You may wish to go back to school, college or work as soon as you can, or you may feel that you want to take some time off. There’s no right or wrong answer here and you must do what feels right for you. What is important though, is to let your school,  college or place of work know what has happened, so that the staff there are in a position to support you. Your colleagues will have access to information such as Employers Guide to Bereavement Leave, and they will be in a better place to understand your requirements.

If the loss is a member of your family, you may not want to talk to your parents or other members of the family through concern that you may upset them further. You must remember however that your feeling and concerns are just as valid and it is essential you share them. Talking to each other may well help you all to find strength in each other.
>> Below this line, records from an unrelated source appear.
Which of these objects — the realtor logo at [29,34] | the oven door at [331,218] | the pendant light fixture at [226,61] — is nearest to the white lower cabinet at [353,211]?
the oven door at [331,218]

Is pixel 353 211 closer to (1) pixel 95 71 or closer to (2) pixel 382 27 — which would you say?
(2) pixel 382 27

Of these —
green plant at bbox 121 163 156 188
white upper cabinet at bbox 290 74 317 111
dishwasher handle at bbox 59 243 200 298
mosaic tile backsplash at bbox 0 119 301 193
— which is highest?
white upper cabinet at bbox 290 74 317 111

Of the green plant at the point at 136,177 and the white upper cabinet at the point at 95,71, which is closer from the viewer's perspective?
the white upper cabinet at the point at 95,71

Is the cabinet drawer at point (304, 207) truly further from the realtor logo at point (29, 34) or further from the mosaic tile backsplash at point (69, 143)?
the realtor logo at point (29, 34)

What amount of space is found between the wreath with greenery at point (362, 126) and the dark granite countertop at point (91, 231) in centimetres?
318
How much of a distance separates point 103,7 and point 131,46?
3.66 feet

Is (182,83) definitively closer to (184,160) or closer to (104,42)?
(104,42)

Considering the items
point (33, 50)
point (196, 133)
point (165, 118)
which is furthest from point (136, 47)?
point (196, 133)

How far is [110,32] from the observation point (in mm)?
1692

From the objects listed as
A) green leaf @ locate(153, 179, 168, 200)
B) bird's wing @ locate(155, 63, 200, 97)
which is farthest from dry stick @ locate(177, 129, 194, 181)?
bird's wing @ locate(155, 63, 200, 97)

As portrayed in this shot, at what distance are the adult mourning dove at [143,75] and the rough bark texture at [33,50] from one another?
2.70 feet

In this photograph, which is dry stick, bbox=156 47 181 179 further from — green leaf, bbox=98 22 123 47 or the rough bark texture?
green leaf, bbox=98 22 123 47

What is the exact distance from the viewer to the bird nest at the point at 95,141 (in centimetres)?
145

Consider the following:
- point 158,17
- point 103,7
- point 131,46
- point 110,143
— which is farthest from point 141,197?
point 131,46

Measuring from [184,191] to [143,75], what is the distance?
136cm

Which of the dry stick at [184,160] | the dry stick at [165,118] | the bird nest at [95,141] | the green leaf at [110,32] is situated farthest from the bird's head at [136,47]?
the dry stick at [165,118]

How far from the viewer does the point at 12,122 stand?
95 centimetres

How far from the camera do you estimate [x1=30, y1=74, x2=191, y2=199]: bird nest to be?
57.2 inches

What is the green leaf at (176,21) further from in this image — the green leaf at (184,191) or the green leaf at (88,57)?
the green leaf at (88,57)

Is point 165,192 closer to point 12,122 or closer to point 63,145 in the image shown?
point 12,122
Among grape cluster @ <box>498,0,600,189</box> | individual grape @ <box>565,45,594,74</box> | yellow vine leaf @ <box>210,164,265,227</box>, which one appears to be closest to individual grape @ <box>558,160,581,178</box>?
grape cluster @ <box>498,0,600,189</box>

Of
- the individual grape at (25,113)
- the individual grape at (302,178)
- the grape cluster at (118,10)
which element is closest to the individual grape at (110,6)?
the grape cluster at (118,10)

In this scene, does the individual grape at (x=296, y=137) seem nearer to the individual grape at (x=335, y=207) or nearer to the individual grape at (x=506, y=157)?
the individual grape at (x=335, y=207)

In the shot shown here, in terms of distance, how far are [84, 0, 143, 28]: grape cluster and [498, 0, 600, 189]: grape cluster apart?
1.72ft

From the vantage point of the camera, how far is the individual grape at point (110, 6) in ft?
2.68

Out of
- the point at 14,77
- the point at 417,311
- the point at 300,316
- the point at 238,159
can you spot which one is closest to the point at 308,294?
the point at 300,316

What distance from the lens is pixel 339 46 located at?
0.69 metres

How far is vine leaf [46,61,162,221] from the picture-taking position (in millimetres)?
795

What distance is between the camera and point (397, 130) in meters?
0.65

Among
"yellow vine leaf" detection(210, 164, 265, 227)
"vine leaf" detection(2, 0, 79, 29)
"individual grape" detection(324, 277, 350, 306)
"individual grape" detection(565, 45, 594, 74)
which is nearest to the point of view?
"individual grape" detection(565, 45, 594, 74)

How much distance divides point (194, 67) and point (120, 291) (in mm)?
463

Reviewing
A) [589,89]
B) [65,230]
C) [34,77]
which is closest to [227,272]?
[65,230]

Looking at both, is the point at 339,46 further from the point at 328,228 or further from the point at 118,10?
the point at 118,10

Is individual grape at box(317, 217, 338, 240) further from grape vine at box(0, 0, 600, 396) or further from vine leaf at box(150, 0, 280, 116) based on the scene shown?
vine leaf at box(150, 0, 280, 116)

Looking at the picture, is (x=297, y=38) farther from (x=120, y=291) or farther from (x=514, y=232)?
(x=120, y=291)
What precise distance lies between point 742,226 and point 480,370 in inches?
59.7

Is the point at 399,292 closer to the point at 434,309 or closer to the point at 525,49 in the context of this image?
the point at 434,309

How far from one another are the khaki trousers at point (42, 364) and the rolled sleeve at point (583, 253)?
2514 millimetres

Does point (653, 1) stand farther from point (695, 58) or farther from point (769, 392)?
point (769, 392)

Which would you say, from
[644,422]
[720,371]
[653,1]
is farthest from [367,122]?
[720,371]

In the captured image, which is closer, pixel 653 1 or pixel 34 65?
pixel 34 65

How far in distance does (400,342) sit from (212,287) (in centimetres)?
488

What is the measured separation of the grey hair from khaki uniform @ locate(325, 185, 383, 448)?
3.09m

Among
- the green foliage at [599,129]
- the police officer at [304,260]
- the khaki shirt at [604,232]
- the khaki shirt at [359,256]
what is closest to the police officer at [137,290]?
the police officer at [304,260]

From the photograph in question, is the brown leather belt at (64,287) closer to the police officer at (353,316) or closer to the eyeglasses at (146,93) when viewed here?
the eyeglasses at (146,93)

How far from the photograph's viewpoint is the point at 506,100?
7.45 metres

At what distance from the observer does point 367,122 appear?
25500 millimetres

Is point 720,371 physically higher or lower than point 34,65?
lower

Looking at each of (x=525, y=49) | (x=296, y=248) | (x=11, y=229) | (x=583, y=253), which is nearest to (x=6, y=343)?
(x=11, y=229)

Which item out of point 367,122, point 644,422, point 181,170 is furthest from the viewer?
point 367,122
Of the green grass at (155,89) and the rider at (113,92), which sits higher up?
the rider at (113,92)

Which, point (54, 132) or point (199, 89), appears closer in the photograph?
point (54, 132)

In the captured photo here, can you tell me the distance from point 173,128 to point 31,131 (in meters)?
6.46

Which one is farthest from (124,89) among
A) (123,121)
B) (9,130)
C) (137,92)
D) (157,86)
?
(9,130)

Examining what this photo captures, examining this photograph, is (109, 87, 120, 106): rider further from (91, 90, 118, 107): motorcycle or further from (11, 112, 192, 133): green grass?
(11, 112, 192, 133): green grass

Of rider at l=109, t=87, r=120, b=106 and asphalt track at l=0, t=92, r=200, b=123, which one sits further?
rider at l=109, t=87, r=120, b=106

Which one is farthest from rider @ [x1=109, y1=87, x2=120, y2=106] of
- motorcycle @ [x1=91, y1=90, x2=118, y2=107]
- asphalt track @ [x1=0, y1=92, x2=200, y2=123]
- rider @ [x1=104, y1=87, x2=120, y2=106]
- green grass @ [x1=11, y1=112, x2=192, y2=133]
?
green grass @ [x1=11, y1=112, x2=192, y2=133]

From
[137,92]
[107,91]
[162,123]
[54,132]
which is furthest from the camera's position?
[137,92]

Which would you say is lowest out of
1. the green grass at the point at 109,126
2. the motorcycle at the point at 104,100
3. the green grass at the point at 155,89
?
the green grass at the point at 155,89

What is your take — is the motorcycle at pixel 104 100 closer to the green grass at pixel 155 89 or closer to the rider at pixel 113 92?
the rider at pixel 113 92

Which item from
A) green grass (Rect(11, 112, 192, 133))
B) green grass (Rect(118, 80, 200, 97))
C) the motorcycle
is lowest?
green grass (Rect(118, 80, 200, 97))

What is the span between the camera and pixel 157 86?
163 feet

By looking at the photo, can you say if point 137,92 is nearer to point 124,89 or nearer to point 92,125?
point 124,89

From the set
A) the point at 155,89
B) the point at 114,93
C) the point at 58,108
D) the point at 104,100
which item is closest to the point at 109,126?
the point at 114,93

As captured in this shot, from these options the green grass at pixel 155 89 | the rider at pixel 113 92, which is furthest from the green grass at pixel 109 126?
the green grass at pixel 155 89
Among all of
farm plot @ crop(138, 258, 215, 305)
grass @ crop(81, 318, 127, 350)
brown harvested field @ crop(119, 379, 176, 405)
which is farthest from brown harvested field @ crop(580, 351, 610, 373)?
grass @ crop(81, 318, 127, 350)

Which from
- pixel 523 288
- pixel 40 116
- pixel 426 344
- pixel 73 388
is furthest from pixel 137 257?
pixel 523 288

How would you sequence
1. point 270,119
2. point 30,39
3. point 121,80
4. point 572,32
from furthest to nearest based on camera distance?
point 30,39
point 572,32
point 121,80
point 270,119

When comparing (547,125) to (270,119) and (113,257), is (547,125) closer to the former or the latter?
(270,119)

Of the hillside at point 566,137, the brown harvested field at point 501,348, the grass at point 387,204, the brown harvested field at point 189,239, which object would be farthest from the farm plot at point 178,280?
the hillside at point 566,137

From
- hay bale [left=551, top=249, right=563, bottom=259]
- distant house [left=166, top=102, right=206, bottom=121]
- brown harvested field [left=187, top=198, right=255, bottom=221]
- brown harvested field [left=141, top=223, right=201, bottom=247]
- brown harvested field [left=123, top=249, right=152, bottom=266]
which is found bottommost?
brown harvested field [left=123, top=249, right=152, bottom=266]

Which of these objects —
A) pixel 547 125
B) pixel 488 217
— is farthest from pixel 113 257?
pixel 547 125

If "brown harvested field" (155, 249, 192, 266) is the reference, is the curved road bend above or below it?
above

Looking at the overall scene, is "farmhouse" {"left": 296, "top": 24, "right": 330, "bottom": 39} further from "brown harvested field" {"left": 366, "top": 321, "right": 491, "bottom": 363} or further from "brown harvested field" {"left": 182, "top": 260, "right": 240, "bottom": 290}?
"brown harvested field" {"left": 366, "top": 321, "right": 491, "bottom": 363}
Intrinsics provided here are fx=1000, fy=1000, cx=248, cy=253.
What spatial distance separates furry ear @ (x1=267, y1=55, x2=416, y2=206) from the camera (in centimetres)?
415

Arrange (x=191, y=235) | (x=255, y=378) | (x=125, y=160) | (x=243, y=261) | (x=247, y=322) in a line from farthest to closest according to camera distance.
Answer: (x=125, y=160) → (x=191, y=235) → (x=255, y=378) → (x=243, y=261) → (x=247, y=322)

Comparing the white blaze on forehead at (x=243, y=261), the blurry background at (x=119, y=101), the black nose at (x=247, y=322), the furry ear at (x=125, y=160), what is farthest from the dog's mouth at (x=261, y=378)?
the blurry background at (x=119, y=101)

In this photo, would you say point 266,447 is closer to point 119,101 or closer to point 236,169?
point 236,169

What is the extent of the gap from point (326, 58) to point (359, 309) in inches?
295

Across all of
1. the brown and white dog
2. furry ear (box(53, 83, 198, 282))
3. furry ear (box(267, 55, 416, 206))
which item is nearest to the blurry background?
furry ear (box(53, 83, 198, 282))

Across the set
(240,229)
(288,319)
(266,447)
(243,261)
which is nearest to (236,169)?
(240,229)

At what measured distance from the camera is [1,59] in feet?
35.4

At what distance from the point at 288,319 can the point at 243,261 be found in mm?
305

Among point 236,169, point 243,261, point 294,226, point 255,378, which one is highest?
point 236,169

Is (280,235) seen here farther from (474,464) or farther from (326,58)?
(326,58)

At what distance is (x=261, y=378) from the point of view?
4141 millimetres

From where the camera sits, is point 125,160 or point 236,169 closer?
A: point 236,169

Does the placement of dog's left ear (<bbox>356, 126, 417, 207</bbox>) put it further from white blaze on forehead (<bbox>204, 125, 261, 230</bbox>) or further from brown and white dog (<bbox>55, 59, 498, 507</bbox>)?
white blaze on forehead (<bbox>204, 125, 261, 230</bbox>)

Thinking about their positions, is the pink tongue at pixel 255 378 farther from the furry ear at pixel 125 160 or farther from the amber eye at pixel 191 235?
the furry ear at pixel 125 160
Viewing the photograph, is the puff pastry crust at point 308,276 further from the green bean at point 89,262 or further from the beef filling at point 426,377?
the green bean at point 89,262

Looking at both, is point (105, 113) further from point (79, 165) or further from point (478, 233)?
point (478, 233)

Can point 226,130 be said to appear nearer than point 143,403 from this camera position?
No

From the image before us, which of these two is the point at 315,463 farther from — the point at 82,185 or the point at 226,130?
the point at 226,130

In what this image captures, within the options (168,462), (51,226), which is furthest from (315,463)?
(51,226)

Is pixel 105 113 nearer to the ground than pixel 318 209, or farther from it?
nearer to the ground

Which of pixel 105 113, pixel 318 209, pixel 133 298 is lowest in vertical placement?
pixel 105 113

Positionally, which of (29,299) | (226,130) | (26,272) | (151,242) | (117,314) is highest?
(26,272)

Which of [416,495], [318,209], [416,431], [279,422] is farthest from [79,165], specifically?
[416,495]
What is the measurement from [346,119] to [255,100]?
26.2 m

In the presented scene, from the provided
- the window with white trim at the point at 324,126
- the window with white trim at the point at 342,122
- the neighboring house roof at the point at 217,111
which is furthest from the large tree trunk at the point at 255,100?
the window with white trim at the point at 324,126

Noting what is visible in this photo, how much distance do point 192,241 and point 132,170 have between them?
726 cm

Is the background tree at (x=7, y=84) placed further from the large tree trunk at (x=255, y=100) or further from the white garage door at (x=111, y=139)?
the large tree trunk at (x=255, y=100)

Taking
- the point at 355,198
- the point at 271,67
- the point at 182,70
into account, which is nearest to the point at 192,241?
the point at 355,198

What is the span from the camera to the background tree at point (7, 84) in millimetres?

If it is a friend of yours who is experiencing the grief, then offer to spend time with them though only if they want this. It is difficult to know what to say but just being there to talk to, to listen and to hug them can be more powerful than you can imagine. Don’t worry about mentioning the deceased by name, many of those who are grieving want to talk about them and it can be incredibly helpful to do so.

You can help by making sure not to leave out the person who is grieving in any planned social activities. They will need to know they are still very much part of the gang. Discourage them if they are planning on making any immediate life-changing decisions such as quitting a job or college. This may be a knee-jerk reaction and may not be a good decision in the long term.

There are other ways to help yourself or others in this situation. If you are still in school, college or university, they may offer a counselling service that you could make use of. These are quite often a drop in type of situation making it even easier to utilise it. If you are not in education, you could still find a counsellor through another route. Speak to your medical professional or online for young people resources.

Other young people find attending a bereavement support group useful.  There you will be able to talk with others who have experienced grief or know about suicide.

However you choose to remember your friend or relative, you may like to create a photo book or memory box. Writing down your feelings is an excellent way of purging and cleansing your stress.